Sade Adeniran (12, Nov 2007)
Living the Dream
When Literary Agent Toby Eady developed flu hours before the Women Writer’s Network November meeting it seemed as if the chances of finding a replacement were nil. Then Sade Adeniran, WWN Board member and author of ‘Imagine This’, a novel about a young girl growing up in a small Nigerian village, stepped in to give an inspiring talk on how her novel came to be published. Helen Pearse reports.
Sade Adeniran began writing at a young age as a way of communicating with her emotionally distant father. “I discovered that if I wrote letters to him I could make him listen and get across what I was trying to say more easily than if I spoke directly to him,” she smiles. Her first piece of professional writing came in the form of a play for Radio Four called ‘Memories of a Distant Past’. Then came the novel. Sade began writing ‘Imagine This’ in 1998 whilst working full time as a Marketing Executive. The book took five years to finish. Every year for five years she would take the whole of December off work and write non-stop.
“Friends and family read the book. I sent it to fifteen agents and about twenty publishers. I always got a response – not an out and out rejection. So I just kept the novel under my bed. And then I realised that I had to live my dream. I quit my job and went to Spanish Writers Retreat for a month to write. It was there that I made the decision to self publish,” Sade explained, “in a sense I approached it as a creative process, not a business enterprise.” Sade bought herself an ISBN for £100 and visited the London Book Fair where she found a printer. It cost her over £2,000 to have 1,100 copies printed. The book began selling through independent bookstores and via Amazon, but Sade cautions against setting the price of a book too low, “my price didn’t factor in postage or the fact that Amazon take 60% of the cover price.”

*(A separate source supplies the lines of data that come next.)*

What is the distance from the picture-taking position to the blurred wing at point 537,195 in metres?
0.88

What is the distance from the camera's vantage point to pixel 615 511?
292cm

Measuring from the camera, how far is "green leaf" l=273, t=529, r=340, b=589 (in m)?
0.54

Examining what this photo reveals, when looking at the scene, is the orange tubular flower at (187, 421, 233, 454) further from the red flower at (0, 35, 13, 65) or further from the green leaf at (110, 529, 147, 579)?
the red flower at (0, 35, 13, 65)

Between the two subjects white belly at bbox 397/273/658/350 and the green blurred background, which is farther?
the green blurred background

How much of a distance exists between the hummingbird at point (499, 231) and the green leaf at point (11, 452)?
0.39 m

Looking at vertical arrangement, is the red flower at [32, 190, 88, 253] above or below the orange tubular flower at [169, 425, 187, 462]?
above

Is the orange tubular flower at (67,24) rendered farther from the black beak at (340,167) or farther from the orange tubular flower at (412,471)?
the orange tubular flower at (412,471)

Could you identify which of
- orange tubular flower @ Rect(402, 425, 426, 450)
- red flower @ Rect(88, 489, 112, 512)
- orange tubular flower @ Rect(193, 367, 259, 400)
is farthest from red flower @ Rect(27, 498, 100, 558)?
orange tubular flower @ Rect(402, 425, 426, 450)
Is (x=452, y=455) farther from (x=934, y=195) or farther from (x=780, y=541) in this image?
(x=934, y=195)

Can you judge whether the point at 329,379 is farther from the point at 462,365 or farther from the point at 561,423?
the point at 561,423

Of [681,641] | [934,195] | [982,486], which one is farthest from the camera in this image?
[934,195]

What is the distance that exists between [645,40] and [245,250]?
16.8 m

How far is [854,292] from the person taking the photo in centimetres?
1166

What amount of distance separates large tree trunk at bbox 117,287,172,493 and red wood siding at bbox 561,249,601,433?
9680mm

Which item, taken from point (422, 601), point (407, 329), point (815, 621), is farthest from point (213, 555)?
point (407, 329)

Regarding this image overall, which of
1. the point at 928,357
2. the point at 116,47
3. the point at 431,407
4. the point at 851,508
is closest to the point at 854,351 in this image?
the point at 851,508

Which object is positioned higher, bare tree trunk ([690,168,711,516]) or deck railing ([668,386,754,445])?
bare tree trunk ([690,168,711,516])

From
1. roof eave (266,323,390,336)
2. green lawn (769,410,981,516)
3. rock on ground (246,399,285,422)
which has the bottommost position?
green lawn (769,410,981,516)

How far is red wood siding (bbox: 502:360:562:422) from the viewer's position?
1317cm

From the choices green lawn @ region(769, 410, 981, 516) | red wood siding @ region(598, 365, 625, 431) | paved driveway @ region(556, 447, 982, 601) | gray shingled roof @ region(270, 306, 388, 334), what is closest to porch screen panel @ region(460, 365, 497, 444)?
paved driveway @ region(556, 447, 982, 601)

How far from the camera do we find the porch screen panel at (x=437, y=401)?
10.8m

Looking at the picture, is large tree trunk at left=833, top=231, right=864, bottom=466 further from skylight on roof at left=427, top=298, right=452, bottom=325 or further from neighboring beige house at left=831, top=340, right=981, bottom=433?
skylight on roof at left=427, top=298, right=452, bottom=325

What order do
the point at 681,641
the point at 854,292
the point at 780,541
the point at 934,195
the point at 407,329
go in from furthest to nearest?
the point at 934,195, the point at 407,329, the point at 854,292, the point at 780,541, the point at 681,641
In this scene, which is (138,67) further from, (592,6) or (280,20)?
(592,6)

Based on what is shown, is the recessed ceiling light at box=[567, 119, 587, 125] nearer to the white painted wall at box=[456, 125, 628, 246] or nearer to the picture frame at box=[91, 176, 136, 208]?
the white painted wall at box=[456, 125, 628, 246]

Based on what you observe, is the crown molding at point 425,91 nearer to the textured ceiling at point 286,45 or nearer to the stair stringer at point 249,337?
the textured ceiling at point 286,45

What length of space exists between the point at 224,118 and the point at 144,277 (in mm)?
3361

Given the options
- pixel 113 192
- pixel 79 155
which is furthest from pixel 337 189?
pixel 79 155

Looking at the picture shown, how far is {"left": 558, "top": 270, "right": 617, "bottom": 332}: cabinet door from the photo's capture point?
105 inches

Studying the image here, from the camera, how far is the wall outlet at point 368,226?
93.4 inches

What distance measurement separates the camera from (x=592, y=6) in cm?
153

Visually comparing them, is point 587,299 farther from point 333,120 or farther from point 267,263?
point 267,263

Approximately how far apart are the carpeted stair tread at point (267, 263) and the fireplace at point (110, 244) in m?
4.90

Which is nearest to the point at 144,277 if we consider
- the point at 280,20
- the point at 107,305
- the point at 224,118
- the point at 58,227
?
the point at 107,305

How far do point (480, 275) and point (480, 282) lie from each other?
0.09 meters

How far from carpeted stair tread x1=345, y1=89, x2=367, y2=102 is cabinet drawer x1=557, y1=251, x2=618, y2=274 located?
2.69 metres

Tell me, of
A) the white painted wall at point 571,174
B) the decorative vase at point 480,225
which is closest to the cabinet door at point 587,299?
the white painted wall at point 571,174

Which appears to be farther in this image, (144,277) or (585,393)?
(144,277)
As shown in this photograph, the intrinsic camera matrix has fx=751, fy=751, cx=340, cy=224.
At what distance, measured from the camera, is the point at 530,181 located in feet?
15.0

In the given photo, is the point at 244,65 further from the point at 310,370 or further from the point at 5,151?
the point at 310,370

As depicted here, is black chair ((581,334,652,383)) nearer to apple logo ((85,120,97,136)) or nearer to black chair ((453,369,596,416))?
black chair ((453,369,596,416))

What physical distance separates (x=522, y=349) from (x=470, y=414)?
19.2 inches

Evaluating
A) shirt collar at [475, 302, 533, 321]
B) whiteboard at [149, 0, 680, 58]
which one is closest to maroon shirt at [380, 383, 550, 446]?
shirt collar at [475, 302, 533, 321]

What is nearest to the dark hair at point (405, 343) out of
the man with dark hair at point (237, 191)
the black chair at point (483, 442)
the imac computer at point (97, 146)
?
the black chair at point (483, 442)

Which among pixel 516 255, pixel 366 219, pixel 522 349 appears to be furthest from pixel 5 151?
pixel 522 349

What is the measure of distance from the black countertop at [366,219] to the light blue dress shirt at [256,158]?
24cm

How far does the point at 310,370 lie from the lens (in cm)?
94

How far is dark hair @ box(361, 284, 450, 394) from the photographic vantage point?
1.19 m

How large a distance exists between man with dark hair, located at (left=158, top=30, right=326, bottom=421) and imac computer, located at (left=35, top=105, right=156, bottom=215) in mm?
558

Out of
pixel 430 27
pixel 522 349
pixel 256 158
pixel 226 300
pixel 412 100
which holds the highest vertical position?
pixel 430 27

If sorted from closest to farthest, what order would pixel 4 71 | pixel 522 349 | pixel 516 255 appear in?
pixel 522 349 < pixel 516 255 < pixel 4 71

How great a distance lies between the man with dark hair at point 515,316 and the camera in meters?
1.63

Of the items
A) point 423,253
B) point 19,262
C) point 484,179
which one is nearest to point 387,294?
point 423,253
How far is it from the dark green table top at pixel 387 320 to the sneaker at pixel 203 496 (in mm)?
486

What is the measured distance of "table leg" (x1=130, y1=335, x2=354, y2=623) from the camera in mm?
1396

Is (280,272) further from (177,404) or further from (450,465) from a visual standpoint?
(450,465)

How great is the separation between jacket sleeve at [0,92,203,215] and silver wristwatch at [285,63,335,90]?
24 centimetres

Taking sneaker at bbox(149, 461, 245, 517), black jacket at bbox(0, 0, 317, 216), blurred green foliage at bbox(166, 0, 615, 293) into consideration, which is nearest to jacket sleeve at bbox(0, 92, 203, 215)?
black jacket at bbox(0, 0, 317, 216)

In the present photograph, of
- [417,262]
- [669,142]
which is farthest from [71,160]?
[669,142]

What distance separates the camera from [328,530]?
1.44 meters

The book now seems to be taking on a life of it’s own via word of mouth and reviews on the internet. Claire Christian from the Friday Project was very complimentary, and publisher Kirsten Clarke was impressed by a review written by former Waterstones’ buyer, Scott Pack, on his blog. Agents William Morris and Robin Wade have also expressed an interest in representing her. In the meantime Sade has been hard at work giving talks in local libraries and promoting her work world wide. ‘Imagine This’ is being considered as reading material at a University in Nigeria.
Sade is currently working on her second book and to help with getting the word out, is hoping that ‘Imagine This’ gets shortlisted for something. “It was little things that kept me going,” she recalls, “like a friend calling at 3am having finished the book and telling me ‘this is amazing!’ Little things like that make up for everything else.”